|

PricewaterhouseCoopers is Investing Big in AI

Photo credit: Images George Rex/Flickr

Sign up for smart news, insights, and analysis on the biggest financial stories of the day.

Looks like your accountant welcomes his new AI overlord.

On Wednesday, PricewaterhouseCoopers announced that it intends to invest $1 billion into generative artificial intelligence technologies over the next three years, automating parts of its tax, audit, and consulting services. Accounting: a job so dull, even human accountants don’t want to do it!

RoboCountant

The investment comes at an interesting time for the accounting industry. Compliance is only getting knottier thanks to a refulgent IRS, just as more number-crunchers than ever are leaving the field. Over 300,000 accountants and auditors left their jobs in 2021 and 2022, according to the Bureau of Labor Statistics, a staggering 17% shrinkage. And a full 75% of CPAs reached retirement age in 2020, according to the American Institute of Certified Public Accountants. That same report found incoming CPA exam candidates dropped from roughly 50,000 in 2010 to 32,000 in 2021.

“Folks are also leaving the accounting realm for technology and analytics,” Christopher Madpak, Managing Director of Tax & Tax Technology at SS&C Technologies told The Daily Upside, explaining who will train the AI robot CPAs. “You’re already seeing a lot more action on that side of the business.”

To fill the productivity void, PwC is rallying its remaining troops and embracing what the AI community has dubbed the “centaur” mentality, man and machine working together to accomplish more than either could do alone:

  • The firm plans to pay for access to OpenAI’s top-of-the-line GPT-4 language model to train models and develop apps in Microsoft Azure that will write reports, prepare compliance documents, and locate operations inefficiencies, among other mind-numbing tasks.
  • PwC’s goal isn’t to eventually replace workers, vice chair Mohamed Kande told The Wall Street Journal, but instead optimize the productivity of its 65,000-strong US workforce. “We are not going to leave anybody behind,” Kande told WSJ. “It’s going to be a team sport.”

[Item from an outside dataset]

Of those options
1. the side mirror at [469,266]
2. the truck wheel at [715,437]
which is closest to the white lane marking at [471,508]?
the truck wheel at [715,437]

“I think in traditional assets, like your publicly traded assets and traditional hedge funds, I think that is more ripe for artificial intelligence,” said Madpak. “But that might not be true for private markets, where things may be a little bit more gray, and need to be looked at a little bit more from an analytical perspective.”

Boom Cycle: PwC is offering the perhaps perfect use case for the productivity boom that AI apostles have long foretold. Generative AI is projected to contribute up to $15.7 trillion to the global economy by the end of the decade, according to an analysis done by none other than PwC. We’re all here for it, so long as it makes doing our taxes even a little easier.